My tone is so sour even I wince, and Tam gives me a look. One that lets me know he’s about done with my flippant bullshit and about to go full parental on me if I don’t make my escape in the next six seconds.

Fix this. “I’m okay.” I speak fast, before he can. “Really. Just fucking tired. Esme didn’t sleep well last night.”

More truth. And it’s all the more reason for me to stay right here.

But Tam doesn’t say that again. He stares deeper.

Steps closer and wraps his ink-stained hand around my chin.

And look, he’s my brother. It’s annoying when he manhandles me like I’m still twelve and half a foot shorter than him.

But I can’t help the longing my third epiphany set in motion when Tam met Bhodi and his whole life changed for the better.

Can’t help wishing his hand was someone else’s, and the energy in that grip was more feral than fraternal—

And man, why did no one in NA ever warn me that craving cocaine could be replaced by something so much crueller?

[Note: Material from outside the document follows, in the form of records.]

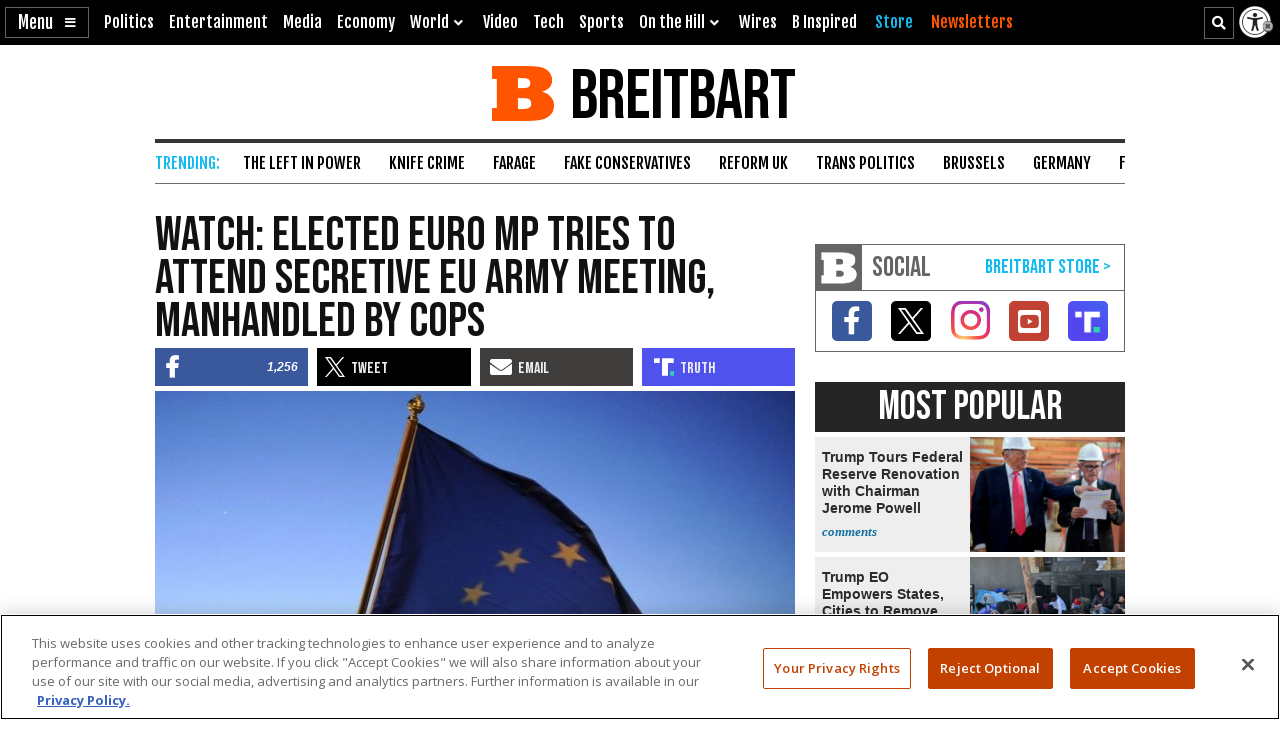

--- FILE ---
content_type: text/html; charset=utf-8
request_url: https://www.google.com/recaptcha/api2/aframe
body_size: 149
content:
<!DOCTYPE HTML><html><head><meta http-equiv="content-type" content="text/html; charset=UTF-8"></head><body><script nonce="KIPEtqipWvNp92sdD8enHg">/** Anti-fraud and anti-abuse applications only. See google.com/recaptcha */ try{var clients={'sodar':'https://pagead2.googlesyndication.com/pagead/sodar?'};window.addEventListener("message",function(a){try{if(a.source===window.parent){var b=JSON.parse(a.data);var c=clients[b['id']];if(c){var d=document.createElement('img');d.src=c+b['params']+'&rc='+(localStorage.getItem("rc::a")?sessionStorage.getItem("rc::b"):"");window.document.body.appendChild(d);sessionStorage.setItem("rc::e",parseInt(sessionStorage.getItem("rc::e")||0)+1);localStorage.setItem("rc::h",'1769141380950');}}}catch(b){}});window.parent.postMessage("_grecaptcha_ready", "*");}catch(b){}</script></body></html>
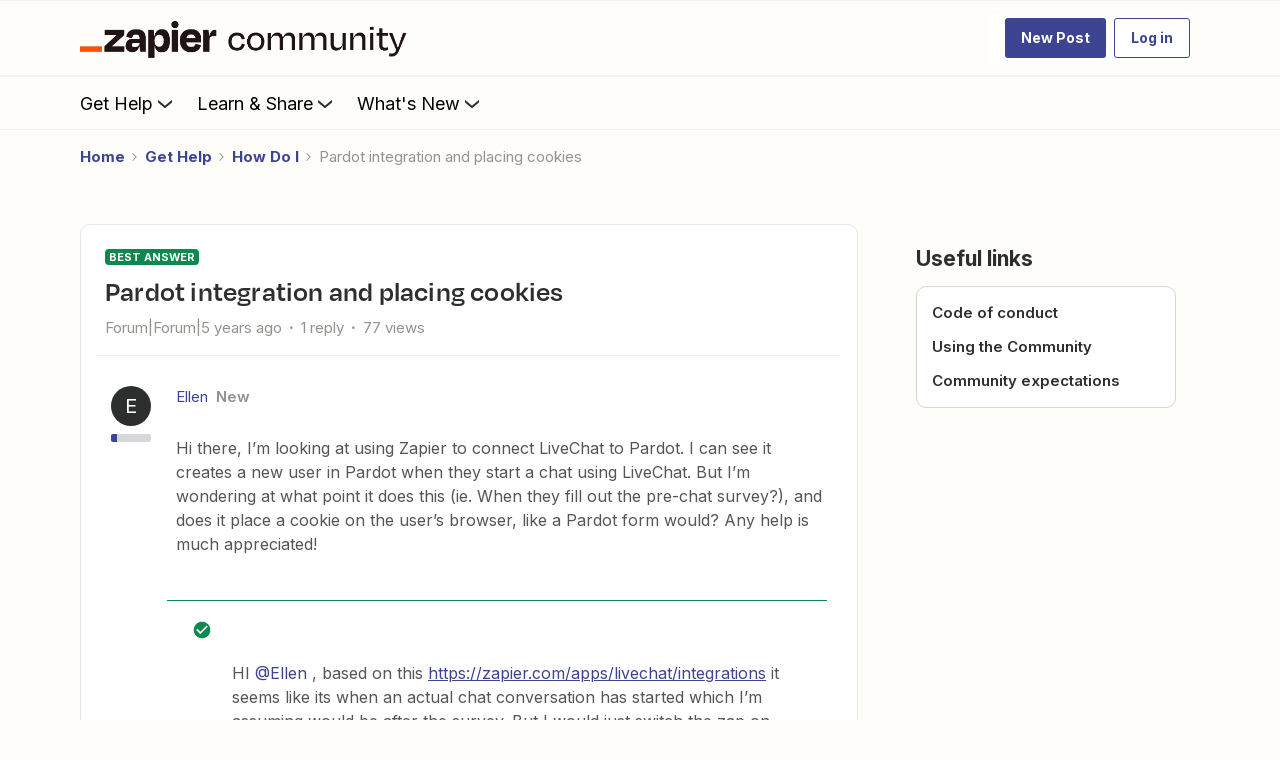

--- FILE ---
content_type: text/javascript; charset=utf-8
request_url: https://vg334k121155.statuspage.io/embed/script.js
body_size: 310
content:
(function(){
      console.log("It looks like you don't have a paid subscription yet. Once you activate your subscription users will start seeing the status embed updates live. You can still test the flag's appearance by running `statusEmbedTest()` in the console.");

    var frame = document.createElement('iframe');
    frame.src = 'https://vg334k121155.statuspage.io/embed/frame';
    frame.style.position = 'fixed';
    frame.style.border = 'none';
    frame.style.boxShadow = '0 20px 32px -8px rgba(9,20,66,0.25)';
    frame.style.zIndex = '9999';
    frame.style.transition = 'left 1s ease, bottom 1s ease, right 1s ease';

    frame.title = 'Zapier Status';
    frame.ariaHidden = true;

    var mobile;
    if (mobile = screen.width < 450) {
      frame.src += '?mobile=true';
      frame.style.height = '20vh';
      frame.style.width = '100vw';
      frame.style.left = '-9999px';
      frame.style.bottom = '-9999px';
      frame.style.transition = 'bottom 1s ease';
    } else {
      frame.style.height = '115px';
      frame.style.width = '320px';
      frame.style.left = 'auto';
      frame.style.right = '-9999px';
      frame.style.bottom = 'calc(100% - 175px)';
    }

    document.body.appendChild(frame);

    var actions = {
      showFrame: function() {
        frame.tabIndex = '0';
        if (mobile) {
          frame.style.left = '0';
          frame.style.bottom = '0';
        }
        else {
          frame.style.left = 'auto';
          frame.style.right = '60px'
        }
      },
      dismissFrame: function(){
        frame.style.left = '-9999px';
        frame.tabIndex = '-1';
      }
    }

    window.addEventListener('message', function(event){
      if (event.data.action && actions.hasOwnProperty(event.data.action)) {
        actions[event.data.action](event.data);
      }
    }, false);

    window.statusEmbedTest = actions.showFrame;
})();
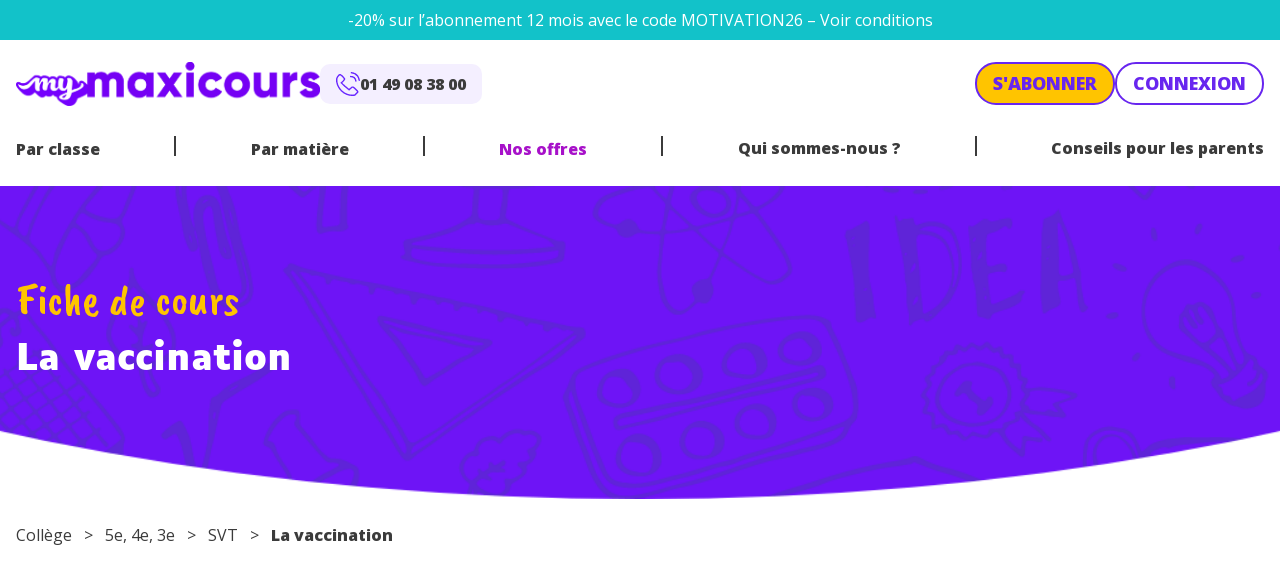

--- FILE ---
content_type: image/svg+xml
request_url: https://www.maxicours.com/se/wp-content/themes/mymaxicours/public/images/icons/Close.dcd8f7.svg
body_size: -78
content:
<svg aria-hidden="true" focusable="false" xmlns="http://www.w3.org/2000/svg" xmlns:xlink="http://www.w3.org/1999/xlink" width="18.334" height="18.334" viewBox="0 0 18.334 18.334">
  <path d="M16.887,18.334a1.443,1.443,0,0,1-1.024-.424l-6.7-6.7-6.7,6.7A1.447,1.447,0,0,1,.425,15.863l6.7-6.7-6.7-6.7A1.447,1.447,0,0,1,2.472.424l6.7,6.7,6.7-6.7a1.447,1.447,0,0,1,2.047,2.047l-6.7,6.7,6.7,6.7a1.447,1.447,0,0,1-1.023,2.471" transform="translate(-0.001 0)" fill="#fff"/>
</svg>


--- FILE ---
content_type: image/svg+xml
request_url: https://www.maxicours.com/se/wp-content/themes/mymaxicours/public/images/bg-card-fiche-cours.613d7e.svg
body_size: 299
content:
<svg aria-hidden="true" focusable="false" version="1.1" xmlns="http://www.w3.org/2000/svg" xmlns:xlink="http://www.w3.org/1999/xlink" x="0px" y="0px"
viewBox="0 0 324 144.9" style="enable-background:new 0 0 324 144.9;" xml:space="preserve">
  <path fill="#FFFFFF" d="M34.8,136.5h5.4c9.4,0.8,18.9,1.3,28.4,1.4c1.7,0.4,5.3,0.8,16.1,1h16.4c9.9-0.1,19.8-0.4,29.6-1l0.6-0.1
    c8.7-1.2,53.6-2.6,98.4-2.6c31.9,0,51.4,0,63.6-0.2c14.2-6,25.1-18.3,29-33.5c-0.3-1.7-0.6-3.5-1.1-5.4l0,0c0-6-0.6-14-1.2-22.5
    c-0.6-8.8-1.3-17.9-1.3-24.8V37.8c-6.5-13.2-18.7-23.2-33.4-26.6c-9.8-0.9-21.2-1.3-33.2-1.3c-12.6,0-25.1,0.5-37.4,1.5
    c-3.7,0-10,0.2-18,0.4l-0.2,0c-14.2,0.4-33.5,0.9-51.9,0.9c-49.3,0-104,2.3-121.8,5C9.3,26.4,0.2,41.7,0,59.2c0,3.9,0,8.3,0,13.4v2
    c0,7.7,0.3,15.5,0.7,22.6C3.8,115.8,17.1,130.9,34.8,136.5z"/>
  <path id="from" fill="none" stroke="#FFC400" stroke-width="3.0011" stroke-miterlimit="10.0035" d="M313.2,101.3
    c-6.5-23,17.5-80.3-16.3-80.7c-69.6,1.9-205.1-29.9-269-1.6C17.6,23.5,10.3,33.1,8.8,44.3c-11.3,84.4,18.8,86.3,92.4,86.9
    c12.4,0,24.7-0.6,37-1.9C189.3,124.4,340.4,170,313.2,101.3"/>
</svg>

Something that doesn’t numb me, but splits me open instead, my fragile soul needing in ways that feel far worse than any fucking drug?

“Je t’aime, frangin.”

Tam’s fierce affection breaks into my melodramatic headspace. I blink away my wildly inappropriate imaginings and focus on him. On the dark eyes we share and the Dubois propensity to let our entire lives be ruled by emotion.

“I love you too.”

“Yeah?” Tam grips me harder. “Then stay. I’ll keep my hands off Bhodi, I swear.”

I roll my eyes. “As if you could. But it’s not even about that. You two don’t have to be touching for me to feel that love, bro. And I love to see it, I swear. I’m just…I don’t know.”

“Lonely?”

“Yeah.”

“When did you last get laid?”

“Are you even listening to me?”

Tam flicks my ear. “Course I am. I’m just wondering when you last had some intimacy in your life.”

“Well, you can keep wondering.” I twist free of his grasp. “Or ask Bhodi. I tell him way more shit than you these days.”

Tam snorts, knowing it’s true. Loving that I adore Bhodi as much as he does. “Maybe I will ask him.”

“All right then.” I open the van door and haul myself behind the wheel, already missing Esme babbling in the passenger seat. “Let me know how that turns out. Can I leave now?”

For a moment, it’s touch and go. Then the house next door’s early bird Christmas lights come on, casting him in sparkly blue, and it jars him into motion.